In Memory: Tsujita Kyoji

Victor Borge famously said that ‘the shortest distance between two people is a smile’. Tsujita Kyoji, or Kyoji sensei as he was commonly known at the East Asia department of the Hebrew University, taught me that a smile is also the shortest distance between two people who may not necessarily have linguistic symmetry.

Kyoji sensei was my Japanese teacher for four years, during which I, like the rest of his students, quickly grew to love and respect him. He was an incredibly kind individual and a generous and patient teacher. And he was a true mensch, with his gentle sense of humour, his wide smile and that twinkle in his eyes. As a linguist himself, I remember his great enthusiasm and support when he found out that I’m studying Japanese as part of a structural linguistics course. I remember his gentle encouragement to learn Turkish for comparative purposes, and my complete awe at his understanding of Hebrew which of course far surpassed mine.

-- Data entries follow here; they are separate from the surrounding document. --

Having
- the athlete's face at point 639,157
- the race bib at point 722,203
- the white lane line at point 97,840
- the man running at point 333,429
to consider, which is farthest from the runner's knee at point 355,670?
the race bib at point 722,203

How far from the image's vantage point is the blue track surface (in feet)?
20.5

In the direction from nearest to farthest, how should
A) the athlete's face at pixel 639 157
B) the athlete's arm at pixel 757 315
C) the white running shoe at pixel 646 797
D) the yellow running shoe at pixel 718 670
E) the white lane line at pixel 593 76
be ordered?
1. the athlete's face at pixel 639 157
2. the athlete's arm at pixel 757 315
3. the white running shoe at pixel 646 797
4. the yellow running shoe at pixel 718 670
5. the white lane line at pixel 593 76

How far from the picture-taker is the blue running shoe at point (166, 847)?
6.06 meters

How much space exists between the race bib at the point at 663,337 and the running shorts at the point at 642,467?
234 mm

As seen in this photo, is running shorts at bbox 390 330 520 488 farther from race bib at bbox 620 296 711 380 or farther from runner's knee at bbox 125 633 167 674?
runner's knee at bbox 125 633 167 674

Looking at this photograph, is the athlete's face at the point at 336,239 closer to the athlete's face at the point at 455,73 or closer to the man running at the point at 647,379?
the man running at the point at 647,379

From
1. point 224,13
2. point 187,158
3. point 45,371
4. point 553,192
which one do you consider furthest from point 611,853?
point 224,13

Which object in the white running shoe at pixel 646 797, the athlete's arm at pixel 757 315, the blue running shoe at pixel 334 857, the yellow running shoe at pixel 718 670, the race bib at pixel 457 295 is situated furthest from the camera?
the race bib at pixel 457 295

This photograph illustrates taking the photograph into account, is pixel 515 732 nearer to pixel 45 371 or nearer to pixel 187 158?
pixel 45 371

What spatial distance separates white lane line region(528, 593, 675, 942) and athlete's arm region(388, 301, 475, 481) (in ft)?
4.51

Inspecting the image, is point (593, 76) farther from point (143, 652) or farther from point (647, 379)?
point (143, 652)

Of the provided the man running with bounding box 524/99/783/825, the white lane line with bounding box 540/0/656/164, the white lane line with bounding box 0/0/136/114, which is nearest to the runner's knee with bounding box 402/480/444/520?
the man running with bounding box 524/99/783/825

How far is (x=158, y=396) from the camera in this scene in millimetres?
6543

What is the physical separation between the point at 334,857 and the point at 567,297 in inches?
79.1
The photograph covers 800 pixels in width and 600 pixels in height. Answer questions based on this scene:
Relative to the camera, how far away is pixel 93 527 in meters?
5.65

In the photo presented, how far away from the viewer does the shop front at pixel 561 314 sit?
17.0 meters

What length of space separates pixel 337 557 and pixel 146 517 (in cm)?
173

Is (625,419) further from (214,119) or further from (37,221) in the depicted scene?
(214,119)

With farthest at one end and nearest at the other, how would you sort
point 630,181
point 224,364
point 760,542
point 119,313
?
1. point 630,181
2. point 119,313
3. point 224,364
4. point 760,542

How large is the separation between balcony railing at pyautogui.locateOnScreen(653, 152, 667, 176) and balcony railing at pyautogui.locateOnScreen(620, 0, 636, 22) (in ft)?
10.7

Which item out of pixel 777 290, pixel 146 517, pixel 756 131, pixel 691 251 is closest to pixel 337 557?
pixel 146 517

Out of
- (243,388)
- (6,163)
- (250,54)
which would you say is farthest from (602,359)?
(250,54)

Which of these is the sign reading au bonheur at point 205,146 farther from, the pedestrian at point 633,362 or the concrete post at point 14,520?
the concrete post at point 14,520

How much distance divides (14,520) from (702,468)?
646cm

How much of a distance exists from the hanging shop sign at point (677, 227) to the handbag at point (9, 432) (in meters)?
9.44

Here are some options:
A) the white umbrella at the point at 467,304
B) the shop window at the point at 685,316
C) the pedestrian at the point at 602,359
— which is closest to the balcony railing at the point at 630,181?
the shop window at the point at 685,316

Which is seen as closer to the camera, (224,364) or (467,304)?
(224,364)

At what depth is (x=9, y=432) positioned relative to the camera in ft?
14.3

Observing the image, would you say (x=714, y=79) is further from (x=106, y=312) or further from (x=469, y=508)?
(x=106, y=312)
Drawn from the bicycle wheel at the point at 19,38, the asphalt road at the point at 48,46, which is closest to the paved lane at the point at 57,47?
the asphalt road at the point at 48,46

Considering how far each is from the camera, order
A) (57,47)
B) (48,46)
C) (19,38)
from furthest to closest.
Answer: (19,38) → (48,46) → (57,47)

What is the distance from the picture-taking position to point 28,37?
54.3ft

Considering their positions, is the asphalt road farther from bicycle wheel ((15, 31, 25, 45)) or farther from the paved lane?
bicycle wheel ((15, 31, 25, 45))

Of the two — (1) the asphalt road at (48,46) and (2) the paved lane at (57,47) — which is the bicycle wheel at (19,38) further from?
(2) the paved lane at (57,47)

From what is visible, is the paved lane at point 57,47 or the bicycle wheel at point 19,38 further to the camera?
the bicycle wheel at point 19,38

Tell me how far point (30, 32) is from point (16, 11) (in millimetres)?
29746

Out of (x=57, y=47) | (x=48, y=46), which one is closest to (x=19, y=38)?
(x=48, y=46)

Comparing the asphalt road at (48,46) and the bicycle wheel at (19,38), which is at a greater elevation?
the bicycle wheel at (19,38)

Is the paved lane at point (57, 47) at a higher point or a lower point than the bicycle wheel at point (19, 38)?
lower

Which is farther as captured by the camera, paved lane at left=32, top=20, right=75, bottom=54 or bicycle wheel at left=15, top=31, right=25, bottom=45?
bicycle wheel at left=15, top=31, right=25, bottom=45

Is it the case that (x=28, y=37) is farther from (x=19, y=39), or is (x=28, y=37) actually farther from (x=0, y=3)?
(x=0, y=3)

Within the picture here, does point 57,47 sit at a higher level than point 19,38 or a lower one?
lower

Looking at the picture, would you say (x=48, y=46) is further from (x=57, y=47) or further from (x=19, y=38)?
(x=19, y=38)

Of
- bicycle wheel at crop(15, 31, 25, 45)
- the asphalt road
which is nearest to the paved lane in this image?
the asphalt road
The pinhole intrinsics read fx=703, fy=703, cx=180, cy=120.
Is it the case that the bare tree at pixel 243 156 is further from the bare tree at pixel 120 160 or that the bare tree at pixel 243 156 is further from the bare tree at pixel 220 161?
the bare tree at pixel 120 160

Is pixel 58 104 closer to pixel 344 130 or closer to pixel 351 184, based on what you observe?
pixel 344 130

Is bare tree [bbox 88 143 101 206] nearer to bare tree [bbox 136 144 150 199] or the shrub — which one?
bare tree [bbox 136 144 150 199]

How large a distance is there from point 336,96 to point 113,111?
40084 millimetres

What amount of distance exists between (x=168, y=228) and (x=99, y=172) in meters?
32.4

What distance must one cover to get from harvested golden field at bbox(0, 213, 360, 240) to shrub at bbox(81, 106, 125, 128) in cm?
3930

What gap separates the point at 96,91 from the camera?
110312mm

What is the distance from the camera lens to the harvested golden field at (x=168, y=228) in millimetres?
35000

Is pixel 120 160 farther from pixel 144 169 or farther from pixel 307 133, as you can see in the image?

Kyoji, together with his wife Mariko, who taught Japanese politics at the Hebrew University, opened their home and heart to us on many occasions. It seems to me incomprehensible that he is now gone forever. Whenever I think of or use what I sill remember of my Japanese, my thoughts often go back to him, and to the more profound and subtle lesson that he taught us; that is, that kindness and benevolence can transform even seemingly insurmountable tasks, including the learning of his seemingly impenetrably complex native language, into a gradually and safely realisable process. And that a smile is indeed the shortest distance between two people, in any language and outside it.

Kyoji sensei passed away early in the New Year. May he rest in peace.